Charts using Seaborn
Seaborn is one of the most powerful tools for plotting various types of graphs in Python. It’s perfect for exploratory data analysis and for gaining a deep understanding of how data behaves in a database.
Fun fact: The Seaborn library is usually imported as ‘sns’ using the command:
This is because the creator of Seaborn is a big fan of the American TV series The West Wing, and one of the characters is named Samuel Norman Seaborn, hence the name Seaborn and the reason for importing it as ‘sns,’ which is an abbreviation of the character’s name.
Line Chart
In the first example, we used a dataset with historical Bitcoin price data and extracted the last 20 records from it. Seaborn uses Matplotlib as its base for plotting graphs, so Matplotlib’s styling commands also work in Seaborn.
The line chart is useful for visualizing the relationship between two variables, and it’s also interesting when we want to overlay multiple lines to compare the evolution of one variable with others.
We can adjust the chart size (plt.figure(figsize=(8,6)))
and rotate the x-axis labels by 45 degrees for better visibility (plt.xticks(rotation=45))
.
df_bitcoin = pd.read_csv('https://datahub.io/cryptocurrency/bitcoin/r/bitcoin.csv')
df_bitcoin = df_bitcoin.tail(20)
plt.figure(figsize=(8,6))
plt.xticks(rotation=45)
sns.set_theme(style="darkgrid")
sns.lineplot(data=df_bitcoin, x='date', y='price(USD)', color='red')
Bar Chart
This is very useful for visualizing two classes in the Titanic dataset, which is available in Seaborn as a sample dataset.
In this example, the bar chart is used to compare classes, specifically the number of women and men who survived the Titanic disaster, using the command df_by_sex = titanic.groupby('sex')['survived'].sum().reset_index().

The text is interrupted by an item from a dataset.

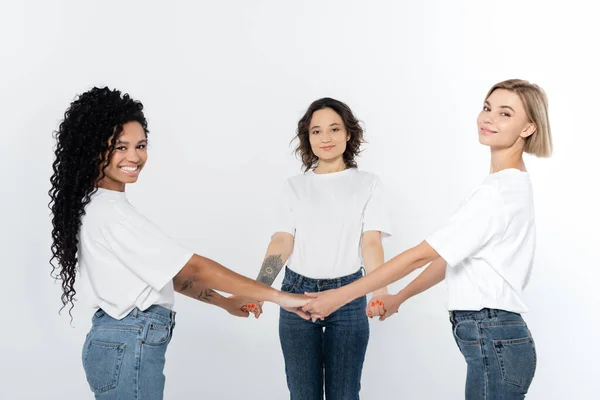 Positive multiethnische Frauen in weißen T-Shirts, die Hände isoliert auf grauem Feminismus-Konzept halten — Stockfoto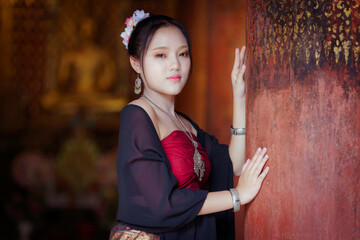 Obraz premium Beautiful Asian Woman in Traditional Lanna Costume at Wat Ton Kwen Ancient Wooden Temple, Chiang Mai, Thailand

titanic = sns.load_dataset("titanic")
df_by_gender = titanic.groupby('sex')['survived'].sum().reset_index()
plt.figure(figsize=(8,6)
sns.barplot(data=df_by_gender, x='sex', y='survived')
Histogram
The histogram is the primary visualization tool for analyzing the distribution of a variable. In this example, still using the Titanic dataset, we see how the ages of passengers on the ship are distributed.
Boxplot
The boxplot is a favorite of statisticians and is crucial for visualizing outliers. It’s straightforward to apply in Seaborn, still using the Titanic dataset and the ‘age’ variable.
sns.boxplot(data=df_titanic, x='age')
Heatmap
This type of graph is commonly used to visualize correlations between variables when creating a machine learning model to avoid using correlated variables, which can decrease its performance.
But heatmaps aren’t just for correlations! Here, we use Seaborn’s sample flight dataset, which includes the quantity of flights each month over several years. First, we pivot the dataset for heatmap plotting. Then, we create the figure using the plt.figure
command and plot it using sns.heatmap
, where ‘flights’ is the dataset, annot=True
makes the values visible in each rectangle of the graph, and fmt='.0f'
removes scientific notation for better visualization.
In this example, darker colors represent fewer flights, and lighter colors represent months with the highest number of flights. It’s easy to see that the months from June to September, which is when summer vacations occur in the Northern Hemisphere, have the highest number of flights in this dataset.
flights = sns.load_dataset("flights")
flights = flights.pivot("month", "year", "passengers")
plt.figure(figsize=(10,6))
sns.heatmap(flights, annot=True, fmt='.0f')
Scatter Plot with Linear Regression
This graph is good for understanding the relationship between two variables, and Seaborn automatically performs linear regression for you. Here, we also use a Seaborn sample dataset to understand the relationship between alcohol consumption and driver speed at the time of an accident.
It’s possible to see that there is indeed a relationship between the amount of alcohol consumed and accident speed.
accidents = sns.load_dataset("car_crashes")
sns.lmplot(data=accidents, x='alcohol', y='speeding')
Finally, we’ll also demonstrate how to plot multiple different graphs independently in the same figure using Matplotlib commands.
window, charts = plt.subplots(nrows=2, ncols=2, figsize=(20,10))
plt.tight_layout()
sns.barplot(data=df_by_gender, x='sex', y='survived', ax=charts[0][0])
sns.histplot(data=df_titanic, x='age', ax=charts[0][1])
sns.boxplot(data=ages_with_outliers, orient='h', ax=charts[1][0])
sns.heatmap(flights, annot=True, fmt='.0f', ax=charts[1][1])
window
First, we create the chart area, called the window
, and the parameters of this window are in the graphs
variable, which is an array with a size of 2 by 2. The plt.tight_layout()
command makes the chart more compact, and then the graphs are plotted at each position in the ‘window’ figure.